### [CHALLENGE]
Starting at the line that contains "Which of bent" and continuing through the end of the records below, put those lines into a numbered list with the blank lines left out.

### [DATASET ROWS]
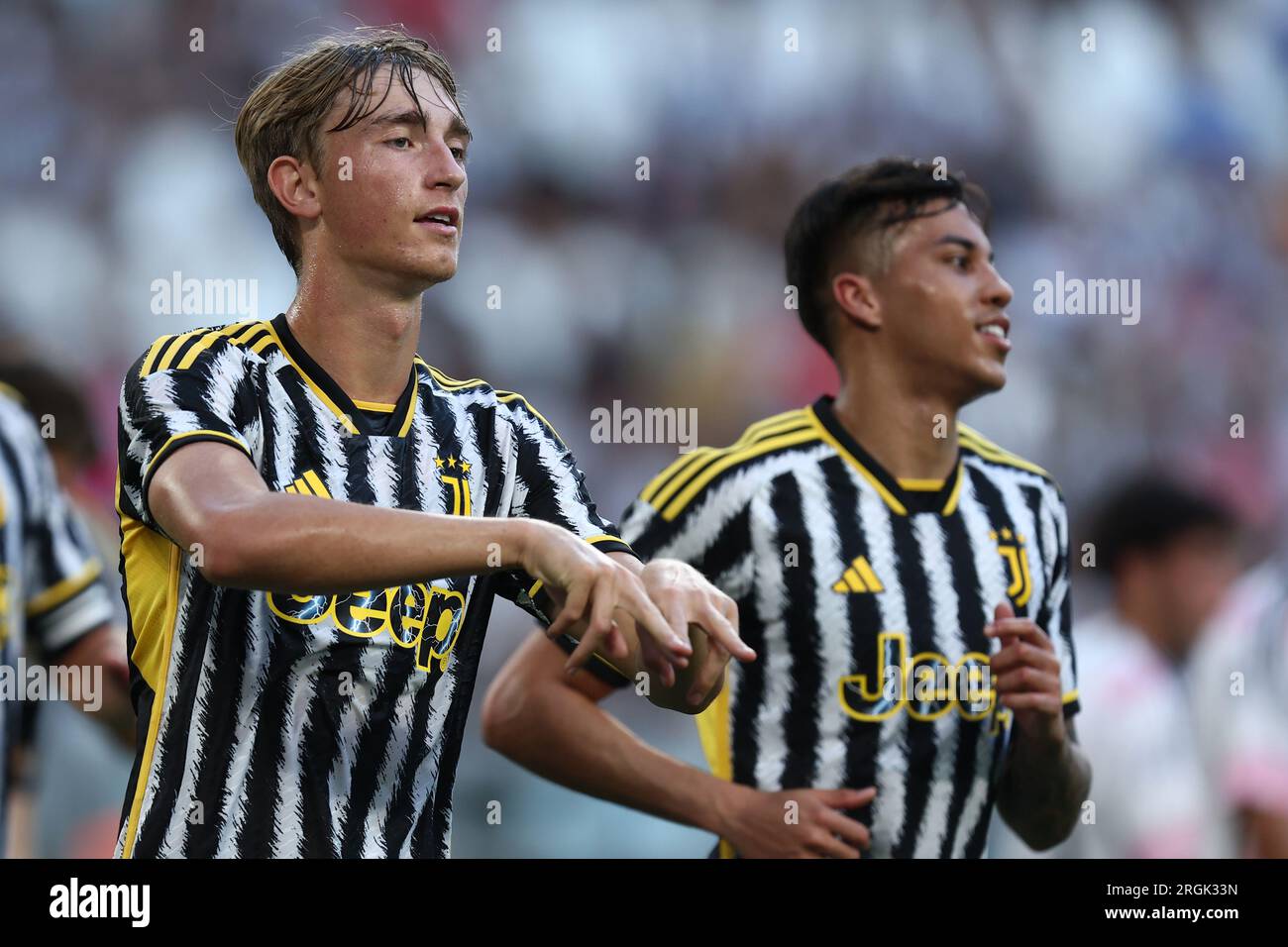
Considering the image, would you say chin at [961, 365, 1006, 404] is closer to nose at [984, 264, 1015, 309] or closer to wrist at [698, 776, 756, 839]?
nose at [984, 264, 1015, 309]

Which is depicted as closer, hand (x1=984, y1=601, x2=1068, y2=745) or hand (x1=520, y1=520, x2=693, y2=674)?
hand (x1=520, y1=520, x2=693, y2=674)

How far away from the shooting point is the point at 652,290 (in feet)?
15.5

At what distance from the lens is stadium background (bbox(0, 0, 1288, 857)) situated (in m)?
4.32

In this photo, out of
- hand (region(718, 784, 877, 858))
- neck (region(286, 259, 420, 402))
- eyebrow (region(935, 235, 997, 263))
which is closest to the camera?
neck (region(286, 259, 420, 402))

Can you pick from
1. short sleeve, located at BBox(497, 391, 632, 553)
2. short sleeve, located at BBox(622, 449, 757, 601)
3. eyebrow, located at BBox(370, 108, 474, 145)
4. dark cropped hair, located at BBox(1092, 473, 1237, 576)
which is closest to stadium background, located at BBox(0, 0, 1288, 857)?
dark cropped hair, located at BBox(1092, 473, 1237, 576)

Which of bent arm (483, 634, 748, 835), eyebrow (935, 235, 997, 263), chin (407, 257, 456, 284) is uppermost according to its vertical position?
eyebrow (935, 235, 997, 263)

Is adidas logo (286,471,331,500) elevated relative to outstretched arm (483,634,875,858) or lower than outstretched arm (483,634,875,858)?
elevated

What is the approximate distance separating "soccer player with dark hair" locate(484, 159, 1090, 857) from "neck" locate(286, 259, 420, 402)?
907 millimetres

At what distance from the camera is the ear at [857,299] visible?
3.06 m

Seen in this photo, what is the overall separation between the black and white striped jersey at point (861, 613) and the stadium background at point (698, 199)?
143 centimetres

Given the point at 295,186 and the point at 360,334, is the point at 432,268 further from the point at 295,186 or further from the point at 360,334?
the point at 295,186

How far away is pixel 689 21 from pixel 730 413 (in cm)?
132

### [SOLVED PROBLEM]
1. Which of bent arm (483, 634, 748, 835), eyebrow (935, 235, 997, 263), chin (407, 257, 456, 284) is uppermost according to its vertical position?
2. eyebrow (935, 235, 997, 263)
3. Is adidas logo (286,471,331,500) elevated relative to outstretched arm (483,634,875,858) or lower than outstretched arm (483,634,875,858)?
4. elevated
5. What is the approximate distance separating "soccer player with dark hair" locate(484, 159, 1090, 857) from "neck" locate(286, 259, 420, 402)?
6. 907 millimetres
7. At what distance from the camera is the ear at [857,299] visible?
8. 3.06 m
9. Seen in this photo, what is the overall separation between the black and white striped jersey at point (861, 613) and the stadium background at point (698, 199)?
10. 143 centimetres
11. Given the point at 295,186 and the point at 360,334, is the point at 432,268 further from the point at 295,186 or further from the point at 360,334?
12. the point at 295,186
13. How far away is pixel 689 21 from pixel 730 413 (in cm)?
14. 132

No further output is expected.